__WHAT YOU WILL DO__:
[A] Reproduce the stretch of the passage on audiovisual summaries from "In an embodiment, the synthesized" through "into the video summary sequence.".
[B] Answer these questions from the passage on audiovisual summaries:
(i) What is the typical length of the text data?
(ii) What example does it give of what the audio data extracted from the soundtrack can encode?
(iii) Which standards does it name as examples of compressed video data formats?

__PASSAGE SHOWN__:
_ _ _ _ _

Figure 3 illustrates one way of generating an audiovisual summary summarizing a video segment comprised of a sequence of video frames. This method is based on data encoding the sequence of video frames and text data provided in association with the sequence of video frames.

Thus, the method includes obtaining text data (step 22). The text data is converted into one or more audio track segments (step 23) for synchronized reproduction with the video summary sequence of the audiovisual summary. The text data should be appropriate to the desired duration of the audiovisual summary when reproduced. A typical length would be about two sentences or lines of text. In one embodiment, the step 22 of obtaining text data includes obtaining a first set of text data and applying a text summarization technique to obtain a second set of text data of the desired length. In another embodiment, if a first set of text data obtained from a first source is too small, additional text data representing information about the video segment to be summarized is obtained, e.g. from a second source. In one embodiment, the text data is obtained from descriptive data associated with a data object comprising data encoding the video segment to be summarized. Such descriptive data is, for example, included with objects generated according to the MPEG-7 standard. Other ways of obtaining the data include electronic program guides and services and databases made accessible via the Internet.

In an embodiment, the synthesized speech is added to audio data extracted from a soundtrack in the video data, as a voice-over for example. This extracted audio data can encode the title song of a film, for example. Having generated the audio data for the audiovisual summary, it is possible to determine the duration of the audio track segment or segments to be reproduced with the video summary sequence. This is used to determine (step 24) how many frames are to be assembled into the video summary sequence.

The video summary sequence is generated in parallel by obtaining video data (step 25) encoding the video segment, which comprises a sequence of video frames. In an embodiment, the video data is in a compressed video data format, for example according to the H.264 or MPEG-2 standard. As is known, such standards make use of I frames, P frames and B frames or I,P and B macrob locks. I frames contain data encoded without reference to any other frames, whereas P frames and B frames require prior decoding of some other frames for complete decoding.

_ _ _ _ _

__RECORDS SHOWN__:
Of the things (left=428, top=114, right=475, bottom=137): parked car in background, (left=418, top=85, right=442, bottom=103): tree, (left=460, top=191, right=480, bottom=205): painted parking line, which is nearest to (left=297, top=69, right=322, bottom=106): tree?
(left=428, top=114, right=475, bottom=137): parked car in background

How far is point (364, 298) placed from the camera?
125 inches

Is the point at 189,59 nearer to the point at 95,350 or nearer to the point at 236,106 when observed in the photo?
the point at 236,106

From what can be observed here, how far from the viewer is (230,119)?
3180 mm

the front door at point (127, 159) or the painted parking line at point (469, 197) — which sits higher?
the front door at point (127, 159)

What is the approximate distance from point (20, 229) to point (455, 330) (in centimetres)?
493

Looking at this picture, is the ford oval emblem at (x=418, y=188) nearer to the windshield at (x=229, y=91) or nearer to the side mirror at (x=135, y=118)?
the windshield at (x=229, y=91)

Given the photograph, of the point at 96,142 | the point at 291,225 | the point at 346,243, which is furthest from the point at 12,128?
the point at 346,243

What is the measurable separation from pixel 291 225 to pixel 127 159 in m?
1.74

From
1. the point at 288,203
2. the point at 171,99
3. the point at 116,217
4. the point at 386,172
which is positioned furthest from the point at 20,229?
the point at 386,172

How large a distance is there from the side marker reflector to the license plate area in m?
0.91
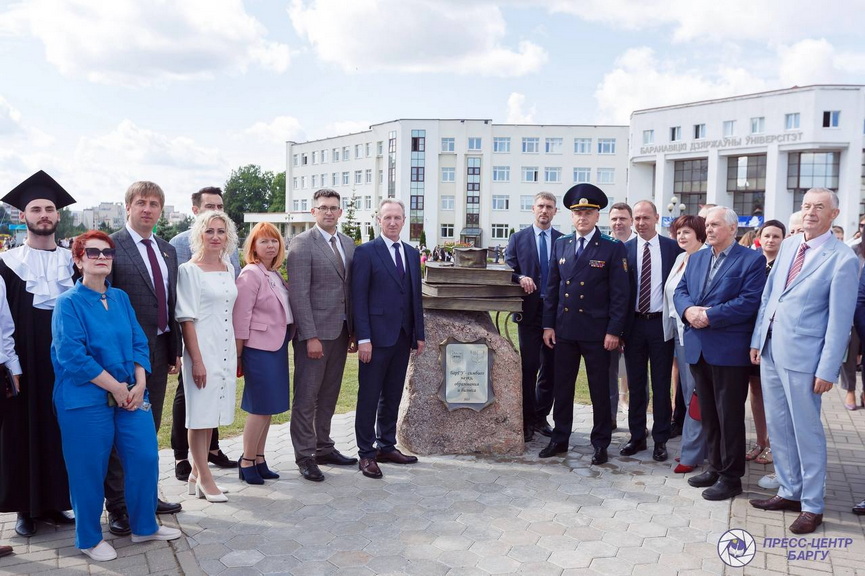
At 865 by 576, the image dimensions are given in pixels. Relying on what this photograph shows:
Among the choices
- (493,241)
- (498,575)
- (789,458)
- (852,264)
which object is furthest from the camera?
(493,241)

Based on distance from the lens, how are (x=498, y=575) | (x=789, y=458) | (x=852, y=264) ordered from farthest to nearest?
1. (x=789, y=458)
2. (x=852, y=264)
3. (x=498, y=575)

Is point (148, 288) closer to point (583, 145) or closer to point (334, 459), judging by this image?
point (334, 459)

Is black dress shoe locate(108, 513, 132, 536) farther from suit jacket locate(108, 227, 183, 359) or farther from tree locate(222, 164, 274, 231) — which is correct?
tree locate(222, 164, 274, 231)

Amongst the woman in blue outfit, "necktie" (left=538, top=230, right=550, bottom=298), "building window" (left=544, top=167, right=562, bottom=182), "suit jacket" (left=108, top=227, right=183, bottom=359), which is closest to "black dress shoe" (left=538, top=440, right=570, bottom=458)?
"necktie" (left=538, top=230, right=550, bottom=298)

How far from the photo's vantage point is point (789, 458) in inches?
201

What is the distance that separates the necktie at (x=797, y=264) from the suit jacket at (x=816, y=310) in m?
0.03

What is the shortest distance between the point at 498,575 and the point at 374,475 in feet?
6.45

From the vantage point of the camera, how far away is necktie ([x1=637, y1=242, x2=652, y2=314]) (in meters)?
6.55

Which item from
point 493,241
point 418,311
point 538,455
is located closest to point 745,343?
point 538,455

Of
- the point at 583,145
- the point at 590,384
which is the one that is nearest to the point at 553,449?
the point at 590,384

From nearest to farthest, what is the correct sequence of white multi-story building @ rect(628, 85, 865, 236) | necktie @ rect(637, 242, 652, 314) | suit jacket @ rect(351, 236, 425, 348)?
suit jacket @ rect(351, 236, 425, 348)
necktie @ rect(637, 242, 652, 314)
white multi-story building @ rect(628, 85, 865, 236)

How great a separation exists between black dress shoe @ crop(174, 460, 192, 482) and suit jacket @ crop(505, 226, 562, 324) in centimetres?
345

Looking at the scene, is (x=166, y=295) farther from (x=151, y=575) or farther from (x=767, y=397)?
(x=767, y=397)

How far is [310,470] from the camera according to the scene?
574cm
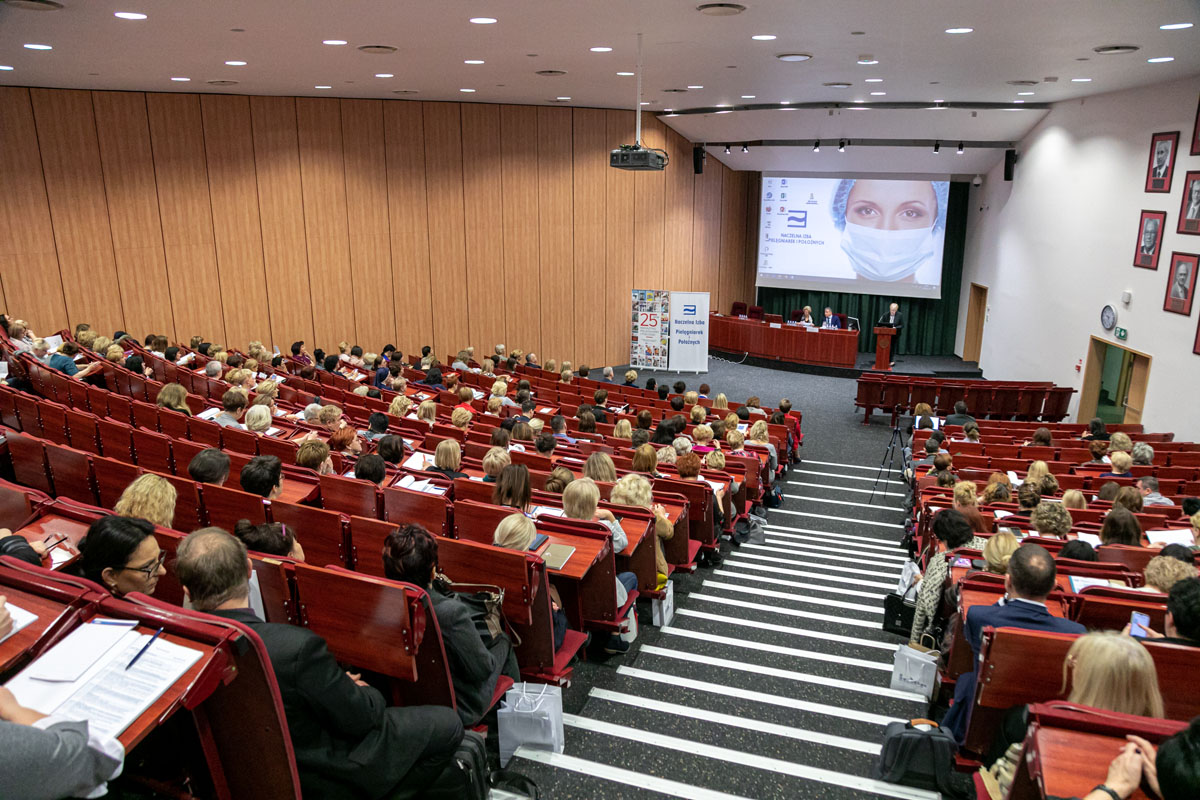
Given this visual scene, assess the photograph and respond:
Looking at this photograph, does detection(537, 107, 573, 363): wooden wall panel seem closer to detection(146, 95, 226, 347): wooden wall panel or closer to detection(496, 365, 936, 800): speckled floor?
detection(146, 95, 226, 347): wooden wall panel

_ _ _ _ _

__OUTPUTS__:
[A]
In an embodiment, the synthesized speech is added to audio data extracted from a soundtrack in the video data, as a voice-over for example. This extracted audio data can encode the title song of a film, for example. Having generated the audio data for the audiovisual summary, it is possible to determine the duration of the audio track segment or segments to be reproduced with the video summary sequence. This is used to determine (step 24) how many frames are to be assembled into the video summary sequence.

[B]
(i) About two sentences or lines of text.
(ii) The title song of a film.
(iii) H.264 and MPEG-2.